Required action 1:
In the forum post on source alignment for Iceberg, what kind of drift does the writer say is acceptable instead of a fixed time period?

Excerpt provided:
========

Re: Source alignment for Iceberg

Posted by Becket Qin <be...@gmail.com>.

Hey Piotr,

I think the mechanism FLIP-182 provided is a reasonable default one, which
ensures the watermarks are only drifted by an upper bound. However,
admittedly there are also other strategies for different purposes.

In the Iceberg case, I am not sure if a static strictly allowed watermark
drift is desired. The source might just want to finish reading the assigned
splits as fast as possible. And it is OK to have a drift of "one split",
instead of a fixed time period.

As another example, if there are some fast readers whose splits are always
throttled, while the other slow readers are struggling to keep up with the
rest of the splits, the split enumerator may decide to reassign the slow
splits so all the readers have something to read. This would need the
SplitEnumerator to be aware of the watermark progress on each reader. So it
seems useful to expose the WatermarkAlignmentEvent information to the
SplitEnumerator as well.

Thanks,

Jiangjie (Becket) Qin



On Tue, May 3, 2022 at 7:58 PM Piotr Nowojski <pn...@apache.org> wrote:

> Hi Steven,
>
> Isn't this redundant to FLIP-182 and FLIP-217? Can not Iceberg just emit
> all splits and let FLIP-182/FLIP-217 handle the watermark alignment and
> block the splits that are too much into the future? I can see this being an
> issue if the existence of too many blocked splits is occupying too many
> resources.

========

Records to process:
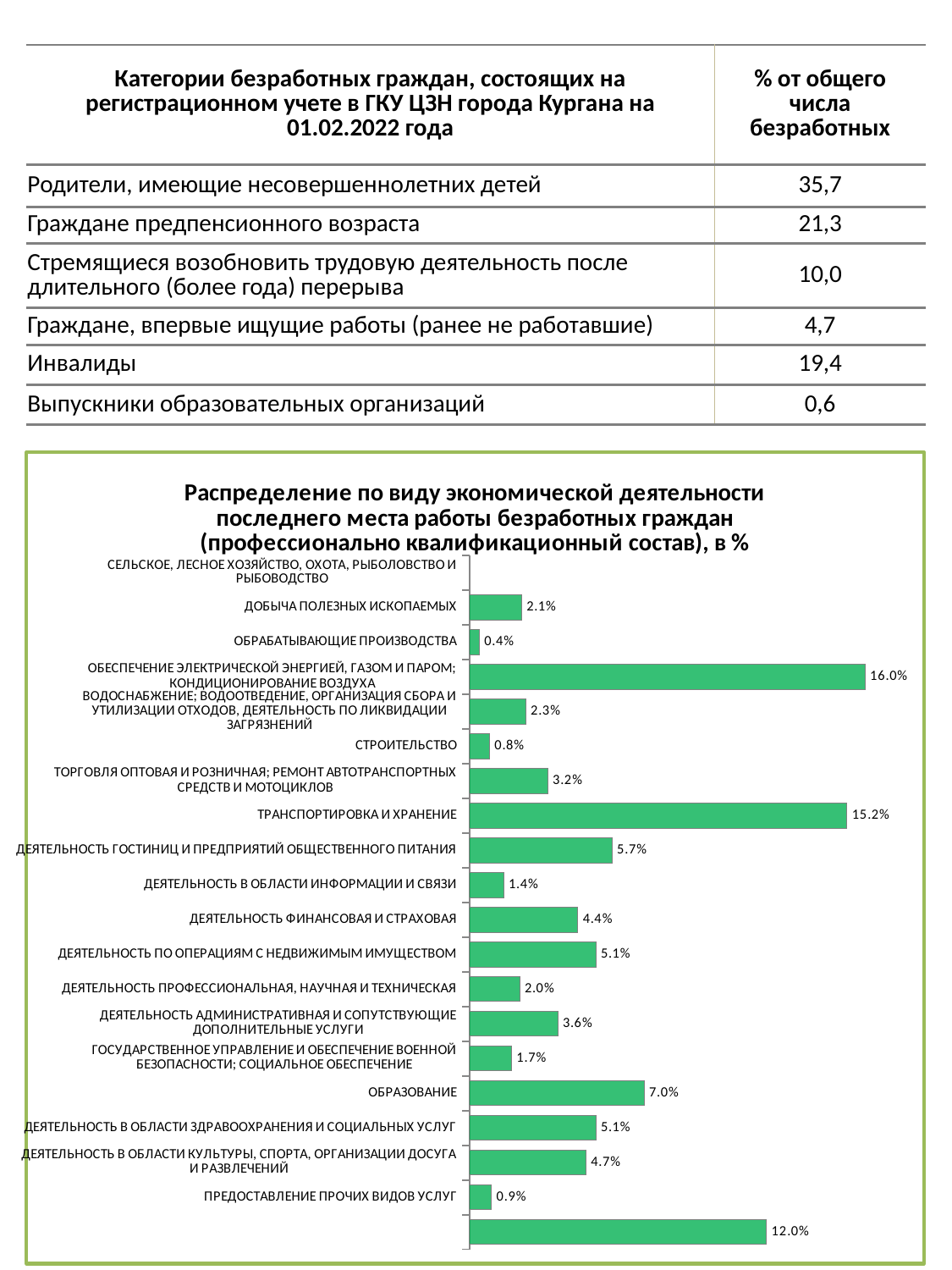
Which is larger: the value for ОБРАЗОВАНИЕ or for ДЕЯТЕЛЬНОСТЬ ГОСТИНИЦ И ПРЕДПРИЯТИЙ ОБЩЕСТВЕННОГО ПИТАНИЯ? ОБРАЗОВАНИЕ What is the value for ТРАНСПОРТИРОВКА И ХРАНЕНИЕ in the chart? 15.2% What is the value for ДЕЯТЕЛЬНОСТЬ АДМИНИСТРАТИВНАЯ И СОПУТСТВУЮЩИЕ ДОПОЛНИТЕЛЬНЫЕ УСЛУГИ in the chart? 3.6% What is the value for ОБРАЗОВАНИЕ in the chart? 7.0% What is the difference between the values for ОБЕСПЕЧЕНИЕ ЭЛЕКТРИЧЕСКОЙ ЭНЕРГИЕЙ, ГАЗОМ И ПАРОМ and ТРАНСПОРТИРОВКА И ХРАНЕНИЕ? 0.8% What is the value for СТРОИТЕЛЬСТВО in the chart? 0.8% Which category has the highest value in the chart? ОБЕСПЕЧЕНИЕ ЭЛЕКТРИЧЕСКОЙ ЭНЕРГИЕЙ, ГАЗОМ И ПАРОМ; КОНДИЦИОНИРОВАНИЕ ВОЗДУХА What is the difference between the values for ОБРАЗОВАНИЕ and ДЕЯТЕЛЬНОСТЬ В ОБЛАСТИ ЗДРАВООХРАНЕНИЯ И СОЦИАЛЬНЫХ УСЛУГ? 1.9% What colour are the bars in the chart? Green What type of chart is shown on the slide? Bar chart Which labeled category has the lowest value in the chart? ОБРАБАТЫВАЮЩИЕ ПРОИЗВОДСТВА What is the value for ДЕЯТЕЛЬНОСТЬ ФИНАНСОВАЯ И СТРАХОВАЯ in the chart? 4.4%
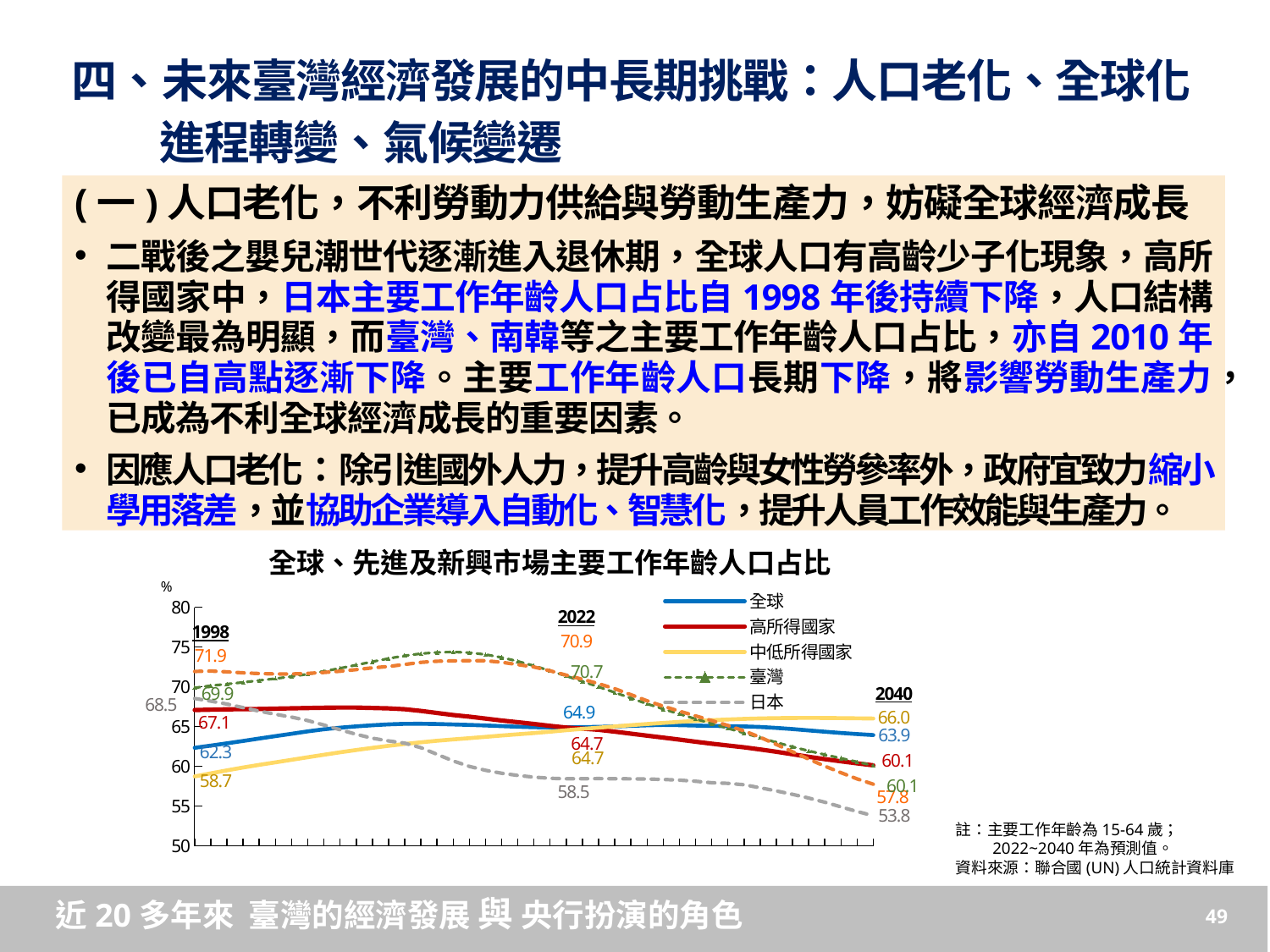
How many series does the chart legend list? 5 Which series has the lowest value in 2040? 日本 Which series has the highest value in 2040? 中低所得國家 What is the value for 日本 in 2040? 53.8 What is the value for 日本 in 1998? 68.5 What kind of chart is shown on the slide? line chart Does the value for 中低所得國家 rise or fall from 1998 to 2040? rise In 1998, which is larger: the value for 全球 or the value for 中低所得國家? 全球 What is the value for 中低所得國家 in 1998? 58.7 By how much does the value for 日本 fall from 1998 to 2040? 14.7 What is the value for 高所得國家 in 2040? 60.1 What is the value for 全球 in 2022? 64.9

========

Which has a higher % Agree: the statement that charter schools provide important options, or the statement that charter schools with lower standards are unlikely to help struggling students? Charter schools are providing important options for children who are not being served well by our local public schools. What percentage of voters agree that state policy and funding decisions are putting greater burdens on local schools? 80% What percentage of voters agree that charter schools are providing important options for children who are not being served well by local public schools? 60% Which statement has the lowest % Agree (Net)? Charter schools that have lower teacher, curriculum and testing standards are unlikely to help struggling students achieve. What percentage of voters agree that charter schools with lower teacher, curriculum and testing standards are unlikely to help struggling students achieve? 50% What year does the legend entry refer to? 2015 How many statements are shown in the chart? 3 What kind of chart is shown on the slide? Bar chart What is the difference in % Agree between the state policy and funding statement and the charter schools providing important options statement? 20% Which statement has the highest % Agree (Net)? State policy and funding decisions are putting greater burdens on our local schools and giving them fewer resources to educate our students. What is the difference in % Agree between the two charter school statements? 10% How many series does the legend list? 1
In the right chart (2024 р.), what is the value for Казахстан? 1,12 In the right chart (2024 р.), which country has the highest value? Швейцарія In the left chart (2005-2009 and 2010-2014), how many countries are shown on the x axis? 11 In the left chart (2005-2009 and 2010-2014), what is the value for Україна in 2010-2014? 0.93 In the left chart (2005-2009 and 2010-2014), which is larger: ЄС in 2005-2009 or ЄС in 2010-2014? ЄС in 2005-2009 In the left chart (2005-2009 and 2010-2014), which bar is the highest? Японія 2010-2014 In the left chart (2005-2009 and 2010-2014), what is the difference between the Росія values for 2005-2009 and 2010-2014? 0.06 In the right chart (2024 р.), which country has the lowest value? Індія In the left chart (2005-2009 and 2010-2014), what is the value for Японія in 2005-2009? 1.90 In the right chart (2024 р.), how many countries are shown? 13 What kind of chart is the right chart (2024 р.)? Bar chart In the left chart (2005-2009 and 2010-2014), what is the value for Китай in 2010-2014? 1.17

========

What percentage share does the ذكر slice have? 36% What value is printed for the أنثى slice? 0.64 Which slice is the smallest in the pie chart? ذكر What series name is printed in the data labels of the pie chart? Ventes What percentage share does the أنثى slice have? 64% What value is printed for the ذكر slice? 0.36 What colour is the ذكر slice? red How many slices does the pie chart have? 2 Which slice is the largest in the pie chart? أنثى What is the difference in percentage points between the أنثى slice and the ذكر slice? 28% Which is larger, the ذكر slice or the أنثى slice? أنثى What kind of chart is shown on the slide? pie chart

========

Required action 2:
Report each line of the records that contains the string "ХРАНЕНИЕ", copying every such line in full.

Response 1:
A drift of "one split".

Response 2:
Which is larger: the value for ОБРАЗОВАНИЕ or for ДЕЯТЕЛЬНОСТЬ ГОСТИНИЦ И ПРЕДПРИЯТИЙ ОБЩЕСТВЕННОГО ПИТАНИЯ? ОБРАЗОВАНИЕ What is the value for ТРАНСПОРТИРОВКА И ХРАНЕНИЕ in the chart? 15.2% What is the value for ДЕЯТЕЛЬНОСТЬ АДМИНИСТРАТИВНАЯ И СОПУТСТВУЮЩИЕ ДОПОЛНИТЕЛЬНЫЕ УСЛУГИ in the chart? 3.6% What is the value for ОБРАЗОВАНИЕ in the chart? 7.0% What is the difference between the values for ОБЕСПЕЧЕНИЕ ЭЛЕКТРИЧЕСКОЙ ЭНЕРГИЕЙ, ГАЗОМ И ПАРОМ and ТРАНСПОРТИРОВКА И ХРАНЕНИЕ? 0.8% What is the value for СТРОИТЕЛЬСТВО in the chart? 0.8% Which category has the highest value in the chart? ОБЕСПЕЧЕНИЕ ЭЛЕКТРИЧЕСКОЙ ЭНЕРГИЕЙ, ГАЗОМ И ПАРОМ; КОНДИЦИОНИРОВАНИЕ ВОЗДУХА What is the difference between the values for ОБРАЗОВАНИЕ and ДЕЯТЕЛЬНОСТЬ В ОБЛАСТИ ЗДРАВООХРАНЕНИЯ И СОЦИАЛЬНЫХ УСЛУГ? 1.9% What colour are the bars in the chart? Green What type of chart is shown on the slide? Bar chart Which labeled category has the lowest value in the chart? ОБРАБАТЫВАЮЩИЕ ПРОИЗВОДСТВА What is the value for ДЕЯТЕЛЬНОСТЬ ФИНАНСОВАЯ И СТРАХОВАЯ in the chart? 4.4%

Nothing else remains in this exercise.